Passed in 2011, the law created a non-criminal penalty for people who kill or seriously injure people walking, biking or operating another more vulnerable vehicle (like farm equipment, for example), but who did not fulfill the requirements for a serious criminal charge like vehicular homicide or assault.
Prosecutors declined to pursue criminal charges in the case, since there is medical evidence to suggest the man driving may have had a seizure that contributed to the collision. There’s also no evidence that the man had a history of seizures or that he disregarded any doctor’s advice not to drive, which could also be a basis for criminal charges.
However, police did find enough evidence of negligence to pursue non-criminal fines under the state’s Vulnerable User Law. The Herald does not note whether his license has been suspended or if there is community service required (also possible under the Vulnerable User Law). I’ll update if I learn more.

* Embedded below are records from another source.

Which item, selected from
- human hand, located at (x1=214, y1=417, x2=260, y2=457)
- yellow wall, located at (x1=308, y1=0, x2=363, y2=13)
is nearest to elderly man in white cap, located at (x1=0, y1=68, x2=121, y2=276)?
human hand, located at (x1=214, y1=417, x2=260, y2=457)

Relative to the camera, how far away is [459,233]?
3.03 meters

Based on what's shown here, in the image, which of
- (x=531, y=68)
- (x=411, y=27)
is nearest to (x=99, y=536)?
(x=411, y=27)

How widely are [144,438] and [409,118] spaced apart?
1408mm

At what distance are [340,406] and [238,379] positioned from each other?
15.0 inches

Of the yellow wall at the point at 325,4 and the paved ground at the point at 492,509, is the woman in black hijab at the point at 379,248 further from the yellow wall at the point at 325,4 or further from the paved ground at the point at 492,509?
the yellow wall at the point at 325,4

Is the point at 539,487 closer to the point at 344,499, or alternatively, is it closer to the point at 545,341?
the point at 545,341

Graham worked at Gregg’s Cycles in Alderwood and was an artist with a son, now in his early teens. Friends and family were devastated by the loss.
It’s hard to imagine any fine amount making up for the loss of Graham’s life. But as we discussed earlier this week, such tragedies often happen with small or no penalties at all. A recent New York Times op-ed cited the case of John Przychodzen, who was killed in 2011 in Kirkland a year before the Vulnerable User Law went into effect. The person responsible for his death was later issued an insulting $42 ticket for “unsafe lane change.”
The op-ed cites vulnerable user laws, like the one used here, as one part of the solution to making sure non-criminal negligence is not an allowable excuse for taking or forever altering a life on the road. It’s a measure that doesn’t make things right by any stretch of the imagination, but hopefully it removes the added insult of watching those responsible get away with no legal recourse at all.